● **TEXTE EXTRAIT**:
On comprend dès lors l'importance des distorsions géographiques qui persisteront à moyen terme. Entre 2005 et 2015, 19 départements concentreront la moitié de l'accroissement national du nombre de ménages ; 30 départements en expliqueront les deux tiers. Comme indiqué plus haut, on devrait observer un ralentissement de la création de nouveaux ménages après 2010 ; six départements (par ordre décroissant) échappent à cette tendance nationale : la Haute-Garonne, la Seine-et-Marne, l'Hérault, le Var, les Alpes-Maritimes et Paris (en raison de la très forte augmentation des ménages d'une personne dans la capitale). Dans les autres départements fortement contributeurs, ce ralentissement serait peu marqué, suggérant ainsi un maintien de la demande de logements sur l'ensemble de la période ; ce sont principalement (et dans l'ordre) la Gironde, le Rhône, les Bouches-du-Rhône, la Loire-Atlantique, la Haute-Savoie, le Bas-Rhin, le Val-d'Oise, les Hauts-de-Seine, la Seine-Saint-Denis et le Morbihan.

Nouveaux ménages et résidences secondaires

La carte ci-dessous illustre cette pression démographique : l'indicateur choisi est la variation relative du nombre de ménages au cours de la période 2005-2015 ; en moyenne nationale, elle atteint près de 11 pour mille, ce qui revient à dire que 11 nouveaux ménages par an se créent pour mille ménages existants, qui justifient au minimum autant de résidences principales construites chaque année.

● **ENREGISTREMENTS FOURNIS**:
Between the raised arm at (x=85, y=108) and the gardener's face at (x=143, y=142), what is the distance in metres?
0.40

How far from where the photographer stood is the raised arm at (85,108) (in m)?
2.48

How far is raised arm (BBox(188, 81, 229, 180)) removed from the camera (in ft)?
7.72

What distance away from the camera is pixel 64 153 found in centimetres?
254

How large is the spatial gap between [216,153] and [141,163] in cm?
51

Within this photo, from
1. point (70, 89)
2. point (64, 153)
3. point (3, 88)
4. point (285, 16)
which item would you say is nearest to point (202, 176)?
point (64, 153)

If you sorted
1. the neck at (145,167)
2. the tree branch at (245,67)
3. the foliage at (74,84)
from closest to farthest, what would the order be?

● **CONSIGNES DE L'EXERCICE**:
a: Reproduisez mot pour mot le passage du texte extrait allant de « Nouveaux ménages et » à « construites chaque année. ».
b: D'après le texte extrait, combien de départements concentreront la moitié de l'accroissement national du nombre de ménages entre 2005 et 2015 ?
Les enregistrements forment un matériau distinct du texte extrait.

● **RÉPONSES PAR CONSIGNE**:
a:
Nouveaux ménages et résidences secondaires

La carte ci-dessous illustre cette pression démographique : l'indicateur choisi est la variation relative du nombre de ménages au cours de la période 2005-2015 ; en moyenne nationale, elle atteint près de 11 pour mille, ce qui revient à dire que 11 nouveaux ménages par an se créent pour mille ménages existants, qui justifient au minimum autant de résidences principales construites chaque année.

b: 19 départements.